Un intervento che certamente non è piaciuto a Abdelhady-Nasser, il quale, innanzitutto, ha mandato un messaggio chiaro, volutamente in lingua araba, ai suoi connazionali palestinesi: “Da questo podio, desidero elogiare il nostro grande popolo palestinese, che oggi difende Gerusalemme, le sue strade e i suoi quartieri”, ha detto. E ha definito l’annuncio di Trump “estremamente condannabile”. “Non ci sarà mai una giusta e duratura soluzione alla questione palestinese senza una giusta soluzione alla questione di Gerusalemme”, ha ribadito. “Gerusalemme è sempre stata il cuore della Palestina e lo sarà sempre”, ha sentenziato. Un’importanza riconosciuta storicamente da tutti i musulmani che, ha affermato, non può essere sottostimata né cancellata.

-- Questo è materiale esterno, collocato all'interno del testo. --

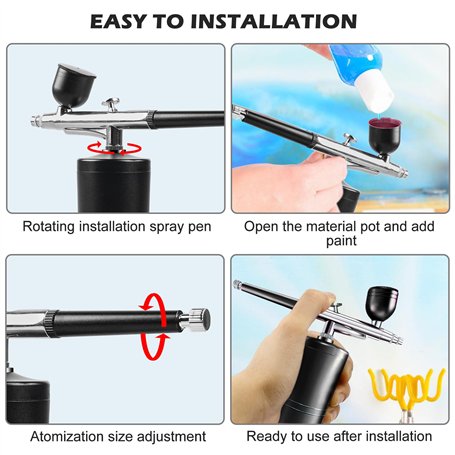 EASY TO INSTALLATION

Rotating installation spray pen

Open the material pot and add paint

Atomization size adjustment

Ready to use after installation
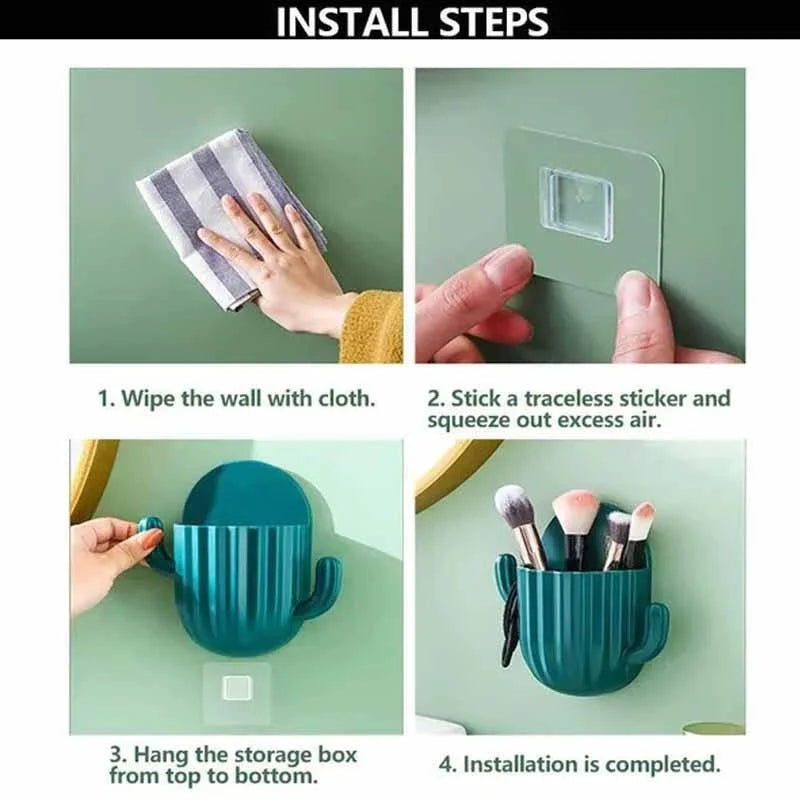 INSTALL STEPS

1. Wipe the wall with cloth.

2. Stick a traceless sticker and squeeze out excess air.

3. Hang the storage box from top to bottom.

4. Installation is completed.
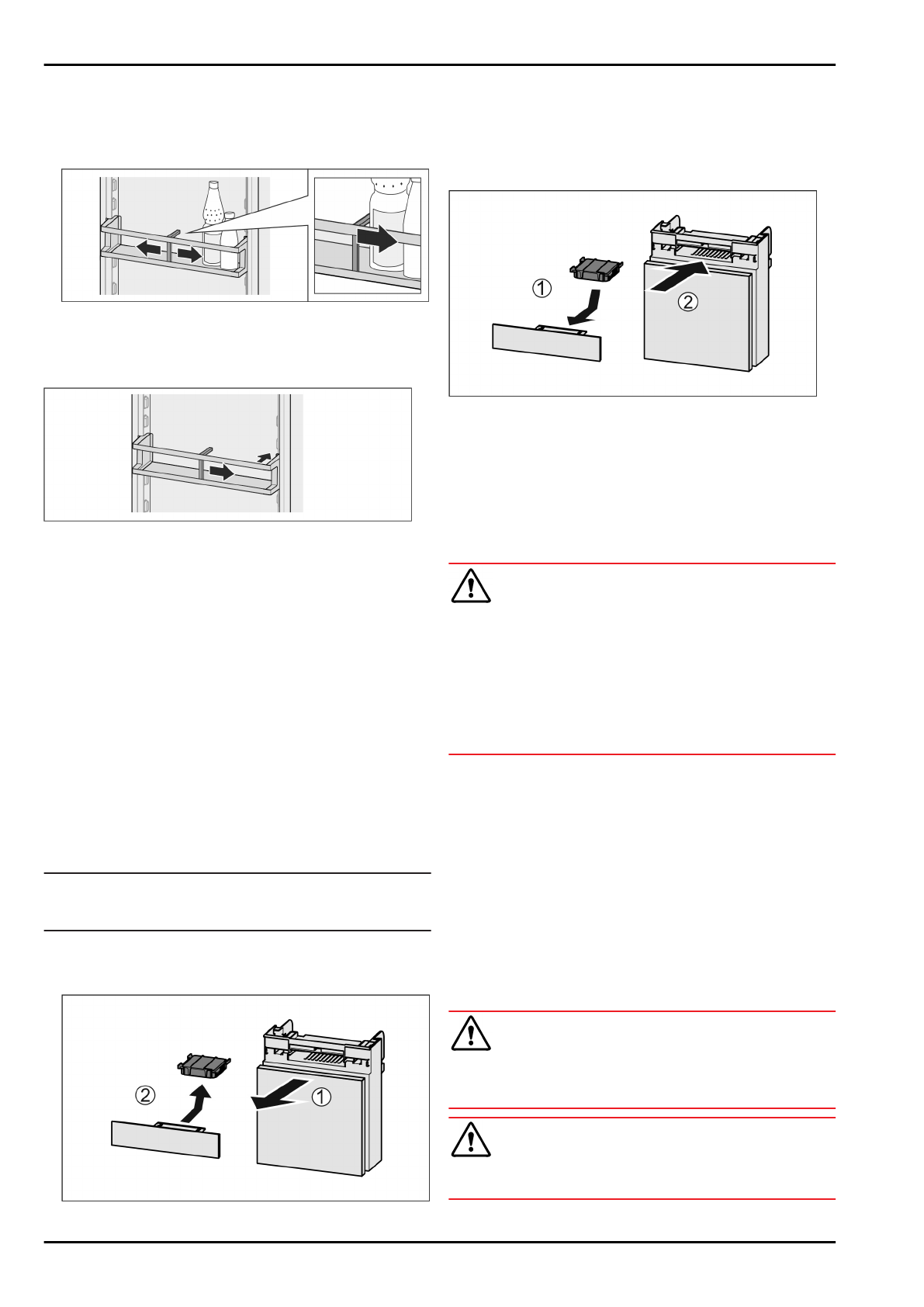 ①

②

②

①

Nasser ha rievocato la Risoluzione 181, che ha designato la città un “corpus separatum”, e ha ribadito che “la sovranità di Israele su Gerusalemme non è mai stata riconosciuta da nessuna nazione, e il suo status rimane una questione irrisolta”. Inoltre, ha proseguito, “Gerusalemme Est rimane un territorio occupato dal 1967, e una parte integrante del resto del territorio palestinese occupato”, confermato come tale sulla base di diverse risoluzioni e dunque del diritto internazionale. “La decisione degli Stati Uniti non può cambiare questi fatti”, ha scandito per ben due volte l’Osservatore. E ha chiesto, ancora una volta senza esitazione alcuna, al Consiglio di Sicurezza di riaffermare “la sua chiara posizione sullo status di Gerusalemme e di esplicitare il proprio rifiuto per tutte le violazioni”, da chiunque e da qualunque luogo esse provengano. Compresa – si legge tra le righe – la stessa superpotenza mondiale.